NEW YORK -- The Latest on a power failure at a federal detention center in New York City (all times local):
A federal judge has ordered a federal detention center in New York City where a weeklong power outage left inmates shivering to immediately return to its normal schedule for lawyer visits.
The judge on Monday was responding to a lawsuit brought by the inmates' lawyers who called the power failure a "humanitarian crisis."
The judge said that if visitation is suspended again, the warden must provide a written explanation within 24 hours.
Judge LaShann DeArcy Hall scheduled a hearing for next week on the other issues raised in the lawsuit.
Normal operations have resumed after a bomb threat at a federal detention center in New York City where a weeklong power outage left inmates shivering and led to a lawsuit.
Visitors and contractors were escorted out of the Metropolitan Detention Center in Brooklyn as a precaution after the threat was called into the facility around 10:25 a.m. Monday.
The New York Police Department assisted prison workers in searching for potential devices.
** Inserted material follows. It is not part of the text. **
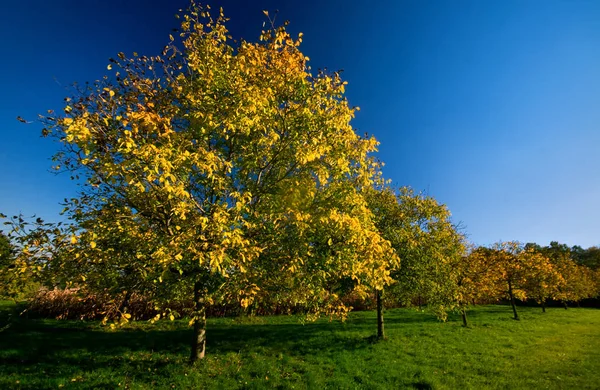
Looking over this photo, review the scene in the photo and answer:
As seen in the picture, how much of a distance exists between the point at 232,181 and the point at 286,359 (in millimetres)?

Officers ordered protesters and reporters to move away from the front of the facility as a precaution.
Police and the Bureau of Prisons say no devices were found and no credible threat was identified. The facility has resumed operations.
The NYPD is investigating the source of the threat.
A lawsuit brought by lawyers for inmates at a federal detention center in New York City calls a power failure that occurred there a "humanitarian crisis."
The lawsuit was filed Monday in Brooklyn federal court by the Federal Defenders of New York.
A message was left with the U.S. Justice Department seeking comment.
The lawsuit alleges that the Federal Bureau of Prisons violated the constitutional rights of about 1,600 inmates by denying legal visits after a Jan. 27 fire caused the failure.
Protesters gathered outside after news reports that inmates had largely been without heat or power for a week.
The lawsuit says the outage caused "inhumane" conditions for inmates and the response was "woefully inadequate."
It calls for the appointment of a special master to inspect the lockup.